(Excerpts from a spatial reasoning dataset)
+++

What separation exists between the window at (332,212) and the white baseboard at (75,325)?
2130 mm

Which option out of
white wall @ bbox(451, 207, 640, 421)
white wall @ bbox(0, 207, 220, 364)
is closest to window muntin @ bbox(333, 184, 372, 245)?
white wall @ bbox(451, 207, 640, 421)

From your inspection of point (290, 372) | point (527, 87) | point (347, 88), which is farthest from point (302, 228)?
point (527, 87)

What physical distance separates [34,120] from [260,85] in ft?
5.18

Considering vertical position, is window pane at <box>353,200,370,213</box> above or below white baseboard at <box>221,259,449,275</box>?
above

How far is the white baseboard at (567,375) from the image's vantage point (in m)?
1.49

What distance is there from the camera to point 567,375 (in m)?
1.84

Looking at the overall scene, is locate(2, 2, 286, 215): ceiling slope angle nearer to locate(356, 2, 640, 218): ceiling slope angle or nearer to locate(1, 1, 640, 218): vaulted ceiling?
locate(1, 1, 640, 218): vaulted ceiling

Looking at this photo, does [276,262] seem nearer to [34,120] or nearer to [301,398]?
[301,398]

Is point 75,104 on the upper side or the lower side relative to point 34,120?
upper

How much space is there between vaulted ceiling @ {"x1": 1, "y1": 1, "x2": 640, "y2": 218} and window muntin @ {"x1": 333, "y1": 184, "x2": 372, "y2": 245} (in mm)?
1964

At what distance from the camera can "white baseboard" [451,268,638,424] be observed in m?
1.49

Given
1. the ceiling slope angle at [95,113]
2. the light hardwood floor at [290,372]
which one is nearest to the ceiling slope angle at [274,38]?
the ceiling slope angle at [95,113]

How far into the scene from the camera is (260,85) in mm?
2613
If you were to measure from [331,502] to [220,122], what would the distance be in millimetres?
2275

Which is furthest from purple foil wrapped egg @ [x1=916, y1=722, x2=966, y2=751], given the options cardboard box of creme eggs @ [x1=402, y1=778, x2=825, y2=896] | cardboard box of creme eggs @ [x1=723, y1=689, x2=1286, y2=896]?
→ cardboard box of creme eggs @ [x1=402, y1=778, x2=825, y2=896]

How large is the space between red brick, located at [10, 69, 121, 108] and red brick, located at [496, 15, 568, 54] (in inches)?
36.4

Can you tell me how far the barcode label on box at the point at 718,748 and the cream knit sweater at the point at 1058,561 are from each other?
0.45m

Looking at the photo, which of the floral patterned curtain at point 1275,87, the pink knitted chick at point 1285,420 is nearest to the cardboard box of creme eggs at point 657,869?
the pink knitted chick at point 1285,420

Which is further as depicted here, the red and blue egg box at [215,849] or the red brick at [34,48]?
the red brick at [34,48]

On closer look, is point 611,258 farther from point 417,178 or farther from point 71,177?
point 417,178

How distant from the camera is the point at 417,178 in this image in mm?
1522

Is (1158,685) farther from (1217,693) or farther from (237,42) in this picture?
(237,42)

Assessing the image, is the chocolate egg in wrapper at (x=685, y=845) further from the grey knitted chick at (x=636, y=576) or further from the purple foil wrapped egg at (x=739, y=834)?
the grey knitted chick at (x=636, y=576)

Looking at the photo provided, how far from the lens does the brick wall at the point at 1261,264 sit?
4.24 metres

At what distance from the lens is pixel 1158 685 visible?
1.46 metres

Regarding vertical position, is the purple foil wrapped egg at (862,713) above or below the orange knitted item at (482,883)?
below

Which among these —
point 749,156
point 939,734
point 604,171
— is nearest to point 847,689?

+++

**Requirements**. Transcribe every one of the records above word for word.

**Written solution**.
What separation exists between the window at (332,212) and the white baseboard at (75,325)?
2130 mm

Which option out of
white wall @ bbox(451, 207, 640, 421)
white wall @ bbox(0, 207, 220, 364)
is closest to window muntin @ bbox(333, 184, 372, 245)?
white wall @ bbox(451, 207, 640, 421)

From your inspection of point (290, 372) | point (527, 87) | point (347, 88), which is farthest from point (302, 228)?
point (527, 87)

What physical distance separates [34,120] from [260,85] in ft?
5.18

Considering vertical position, is window pane at <box>353,200,370,213</box> above or below white baseboard at <box>221,259,449,275</box>?
above

How far is the white baseboard at (567,375) from the image's vantage point (in m)?
1.49

What distance is there from the camera to point 567,375 (in m)?
1.84

Looking at the overall scene, is locate(2, 2, 286, 215): ceiling slope angle nearer to locate(356, 2, 640, 218): ceiling slope angle or nearer to locate(1, 1, 640, 218): vaulted ceiling?
locate(1, 1, 640, 218): vaulted ceiling

Looking at this photo, does [276,262] seem nearer to [34,120] or nearer to [301,398]?
[301,398]

Is point 75,104 on the upper side or the lower side relative to point 34,120?
upper

How much space is there between vaulted ceiling @ {"x1": 1, "y1": 1, "x2": 640, "y2": 218} and window muntin @ {"x1": 333, "y1": 184, "x2": 372, "y2": 245} (in mm)?
1964

At what distance from the camera can "white baseboard" [451,268,638,424] be observed in m?
1.49

Given
1. the ceiling slope angle at [95,113]
2. the light hardwood floor at [290,372]
which one is nearest to the ceiling slope angle at [274,38]?
the ceiling slope angle at [95,113]

How far into the scene from the camera is (260,85) in mm?
2613
If you were to measure from [331,502] to [220,122], what would the distance be in millimetres?
2275

Which is furthest from purple foil wrapped egg @ [x1=916, y1=722, x2=966, y2=751], given the options cardboard box of creme eggs @ [x1=402, y1=778, x2=825, y2=896] | cardboard box of creme eggs @ [x1=723, y1=689, x2=1286, y2=896]?
→ cardboard box of creme eggs @ [x1=402, y1=778, x2=825, y2=896]

How large is the space between red brick, located at [10, 69, 121, 108] and red brick, located at [496, 15, 568, 54] (in inches)?
36.4

Can you tell me how far the barcode label on box at the point at 718,748 and the cream knit sweater at the point at 1058,561 are from each other?
0.45m

Looking at the photo, which of the floral patterned curtain at point 1275,87, the pink knitted chick at point 1285,420 is nearest to the cardboard box of creme eggs at point 657,869?
the pink knitted chick at point 1285,420

Which is further as depicted here, the red and blue egg box at [215,849] or the red brick at [34,48]?
the red brick at [34,48]

On closer look, is point 611,258 farther from point 417,178 or farther from point 71,177?
point 417,178

How distant from the camera is the point at 417,178 in this image in mm?
1522

Is (1158,685) farther from (1217,693) or farther from (237,42) in this picture?
(237,42)

Assessing the image, is the chocolate egg in wrapper at (x=685, y=845) further from the grey knitted chick at (x=636, y=576) or further from the purple foil wrapped egg at (x=739, y=834)?
the grey knitted chick at (x=636, y=576)

Looking at the photo provided, how far from the lens does the brick wall at the point at 1261,264 sit?
4.24 metres

At what distance from the lens is pixel 1158 685 visible?
1.46 metres

Regarding vertical position, is the purple foil wrapped egg at (862,713) above or below the orange knitted item at (482,883)?
below

Which among these —
point 749,156
point 939,734
point 604,171
— is nearest to point 847,689?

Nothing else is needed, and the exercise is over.